С Беней мы сразу подружились. В страну он приехал одновременно с Давидом, но «абсорбировался» лучше всех, кого я знаю. Во всем Израиле, кажется, не было города или киббуца, где у него не нашлось бы знакомого, приятеля или женщины.
Друзья Бени воспринимали его уединенный домик у конторы как своего рода базу отдыха и периодически целыми тусовками заезжали на пьянки. Иногда, к ужасу остальных сотрудников, его навещали совсем уж странные личности: разбойничьего вида иранские евреи-дальнобойщики, усатые друзы из-под Хайфы, подозрительные арабы с «территорий». Беня, впрочем, и сам неплохо смотрелся: бритоголовый, с роскошной черной бородой, он больше всего походил на моджахеда или горца из армии Шамиля. Говорил он с очаровательным грузинским акцентом. Любимой темой разговоров в Хай Баре были девушки, навещавшие его чуть ли не каждый вечер и почти никогда не повторявшиеся.
Впрочем, израильские порядки и ему здорово действовали на нервы, особенно местный подход к науке.

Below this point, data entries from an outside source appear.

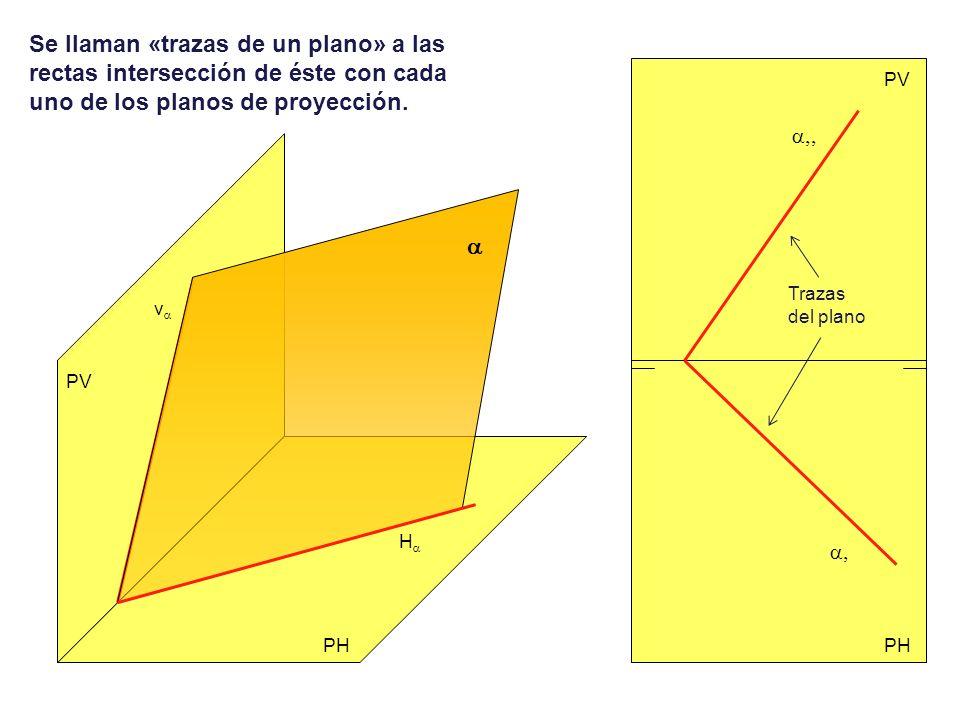 Se llaman «trazas de un plano» a las rectas intersección de éste con cada uno de los planos de proyección.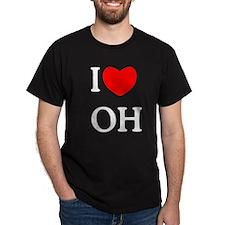 """I Love Ohio"" T-Shirt"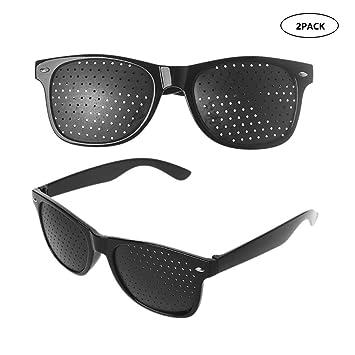 Amazon.com: Rsioslec Vision Correction Glasses Black Small ...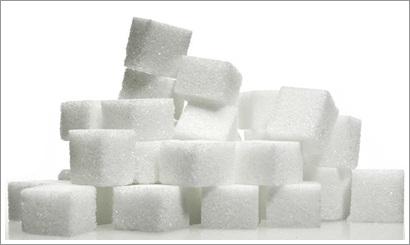 砂糖の害L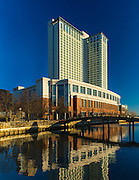 Marriott  Hotel Inner Harbor Baltimore Maryland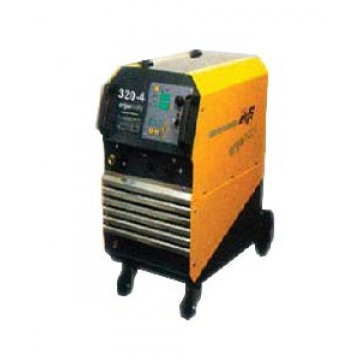 ERGOMATIC MIG 320 COMPACT MIG WELDING MACHINE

Понимаешь, — жаловался он, — они тут думают, что главное — заложить все в компьютер, а то, что он выдаст — истина в последней инстанции. До них не доходит, что если ты не понимаешь животное, то в компьютер ничего путного не заложишь, а тогда он и ничего дельного не выдаст. Вот, например, изучал наш Тони куланов. Засек по секундомеру, кто из них сколько времени проводит на водопое, и заложил в компьютер. Компьютер расставил цифры в порядке убывания, и Тони уверен, что этот ряд соответствует иерархии в стаде! Вожак пьет больше всех, и так далее!

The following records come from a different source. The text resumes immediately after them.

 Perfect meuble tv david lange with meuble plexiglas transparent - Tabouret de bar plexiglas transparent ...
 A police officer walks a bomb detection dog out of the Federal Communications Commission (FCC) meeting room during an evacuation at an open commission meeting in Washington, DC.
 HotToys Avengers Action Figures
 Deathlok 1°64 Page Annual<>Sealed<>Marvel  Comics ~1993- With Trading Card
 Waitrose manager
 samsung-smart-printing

Я не изучал специально куланов, но даже мне было понятно, что на самом деле все наоборот. Вожак ведь постоянно начеку: охраняет стадо от врагов, следит, чтобы другие самцы не высовывались и не отбили часть самок. Ест и пьет он всегда урывками. Не удивительно, что при такой нервной жизни он быстро изнашивается — у лошадей косячные жеребцы обычно сменяются через каждые несколько месяцев.
— Ну, ладно, — продолжал Беня, пока мы раскидывали куланам сено. — Скоро у нас начальником Шломи будет.